その頃から私は、自分の世代は、先輩から受け継いだものを次の世代へ渡す「橋渡し役」なのだろうと感じてきました。
30年という節目を迎えた今、協会も会員企業も、大きな世代交代の時期に入っています。だからこそ、この会の設立当時にどんな思いがあり、何を目指してきたのかという「創業の志」を、改めて知ることが大切です。今回の記念式典でも、単に30周年を祝うだけでなく、先輩方には当時の情熱を語っていただき、若い世代には、その思いをこれからどう受け継いでいくのかを考えてもらう機会にしたいとお話ししました。

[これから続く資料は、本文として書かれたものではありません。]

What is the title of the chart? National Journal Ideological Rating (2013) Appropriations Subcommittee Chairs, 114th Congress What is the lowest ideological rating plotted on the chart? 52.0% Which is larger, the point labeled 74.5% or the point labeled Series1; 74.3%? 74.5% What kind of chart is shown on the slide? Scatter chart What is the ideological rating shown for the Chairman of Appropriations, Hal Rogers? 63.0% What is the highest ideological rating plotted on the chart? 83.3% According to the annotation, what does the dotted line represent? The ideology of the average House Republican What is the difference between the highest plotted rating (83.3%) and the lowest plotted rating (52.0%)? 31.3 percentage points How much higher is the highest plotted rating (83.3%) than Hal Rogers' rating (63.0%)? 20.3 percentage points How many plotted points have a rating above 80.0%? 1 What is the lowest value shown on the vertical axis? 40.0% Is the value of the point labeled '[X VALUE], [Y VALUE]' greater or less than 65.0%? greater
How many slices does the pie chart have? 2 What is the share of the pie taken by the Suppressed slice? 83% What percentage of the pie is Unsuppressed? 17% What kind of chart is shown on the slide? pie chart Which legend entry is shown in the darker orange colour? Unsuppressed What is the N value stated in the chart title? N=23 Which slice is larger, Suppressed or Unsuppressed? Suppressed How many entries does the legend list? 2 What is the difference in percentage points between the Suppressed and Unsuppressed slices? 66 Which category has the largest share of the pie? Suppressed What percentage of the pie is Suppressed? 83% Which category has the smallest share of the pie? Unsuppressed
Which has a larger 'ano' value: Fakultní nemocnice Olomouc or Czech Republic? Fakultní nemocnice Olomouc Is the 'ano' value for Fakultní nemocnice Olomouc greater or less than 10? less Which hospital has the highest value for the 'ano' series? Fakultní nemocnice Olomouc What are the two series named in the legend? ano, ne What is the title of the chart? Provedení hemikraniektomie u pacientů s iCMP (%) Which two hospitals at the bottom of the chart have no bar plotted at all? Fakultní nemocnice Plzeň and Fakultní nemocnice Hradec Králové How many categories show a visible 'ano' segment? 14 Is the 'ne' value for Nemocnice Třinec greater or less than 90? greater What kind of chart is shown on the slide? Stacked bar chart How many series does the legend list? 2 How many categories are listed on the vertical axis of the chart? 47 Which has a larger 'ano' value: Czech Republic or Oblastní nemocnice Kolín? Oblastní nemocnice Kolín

これは、わが社でも同じです。これまでは、私の思いや将来のビジョンを、折に触れて言葉で伝えてきました。しかし、会社を次の世代へつないでいくことを考えると、それだけでは十分ではありません。何を大切にしてきたのか、これからどこへ向かいたいのかを、きちんと伝える意識を持って伝えることが重要な時期になっています。時間というものは、ただ流れて消えていくのではなく、一つひとつ積み重なっていくものではないかと感じています。もちろん、受け取ったバトンをどう生かすかは、受け取った側が決めることです。前の世代の考え方を、そのまま守り続ける必要はありません。時代に合わせて変え、新しいものを加えていくのも、次の世代の役割です。
そう考えると「次の世代にも価値があるもの」とは何なのか。何を遺すかだけでなく、大切だから大切にしていこうと、そう思ってもらえるものは何なのか。そんなことを考えると、なんだか使命感のようなものが湧きおこり、とてもワクワクしてきます。